- Born: Josephine Kakooza 8 June 1955 Masaka District, Uganda
- Died: 9 January 2019 (aged 63)
- Other name: Maama Police
- Education: Trinity College Nabbingo
- Police career
- Country: Uganda
- Department: Music, Dance and Drama
- Service years: 1969–2019
- Rank: Commissioner of Police
- Awards: Distinguished Service Medal of The Uganda Police Force Long Service with Good Conduct Medal of The Uganda Police Force National Independence Medal

= Josephine Kakooza =

Ugandan former police officer

Josephine Kakooza (8 June 1955 – 9 January 2019) was a Ugandan police officer, Police Band leader and former Commissioner of Police (CP). In December 2011 she was named the Director of Music in the Uganda Police Force making her the first woman to occupy this position.
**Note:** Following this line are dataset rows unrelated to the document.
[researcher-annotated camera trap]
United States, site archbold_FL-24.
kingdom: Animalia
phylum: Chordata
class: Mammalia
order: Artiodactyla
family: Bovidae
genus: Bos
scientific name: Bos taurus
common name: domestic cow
She was also a composer and played the flute.

== Background and education ==
Kakooza was born in 1955 at Villa Maria Hospital, Masaka to a former Buganda county chief, Joseph Kakooza and Theodora Namutebi Kakooza

She attended Ntinda Nursery School, Nabagereka Primary School and then St.Agnes Naggalama between 1960 and 1966. Between 1966 – 1968 she attended Trinity College, Nabbingo then later joined the Uganda Police Force in 1970. In between, she attended nursing school at The Butabika Hospital Nursing School

While with the Uganda Police Force, underwent went weaponry training in 1973 and did a Junior Command Course in 1997 and other several courses in and outside the country. She was also had a certificate in counseling HIV/AIDS patients obtained under The Aids Support Organisation (TASO).

== Career ==
On 1 September 1969 she enlisted for a 3-month training with the Uganda Police Force, and graduated as Band Woman Constable on 2 December 1969. She also underwent a two-year training at the Kibuli Police Training School and was then deployed to the Police Band under the music department.

In the main force Kakooza started out as a Probation Police Constable (PPC), then was promoted to police constable and later corporal in 1982, before becoming a sergeant in 1987.

In 1993, she was promoted to Assistant Inspector of Police and in February 2000 became a full Police Inspector. Later on she was promoted to Assistant Superintendent of Police (2004) and then Superintendent in 2008. Four years later in 2012, she was named an Assistant Commissioner of Police(ACP)

Having reached the Uganda's public service mandatory requirement age in 2013, Kakooza instead had her contract extended on grounds of exemplary service.

As the Uganda Police Force made 100 years in 2014, Kakooza was one of the officers promoted to the rank of Commissioner of Police by President Yoweri Museveni.

According to her obituary from the Uganda Police Force, she was stationed at Nsambya Police Band Unit where she served until her death in 2019

== Commendations and awards ==

- Distinguished Service Medal of The Uganda Police Force (awarded to individuals for exceptional service)
- Long Service with Good Conduct Medal of The Uganda Police Force (awarded to officers who have served for 30 and more years)
- National Independence medal

== Personal life ==
Kakooza took up farming in her later years in Mukono. She had four children. Kahooza was buried in Namumira in Mukono District.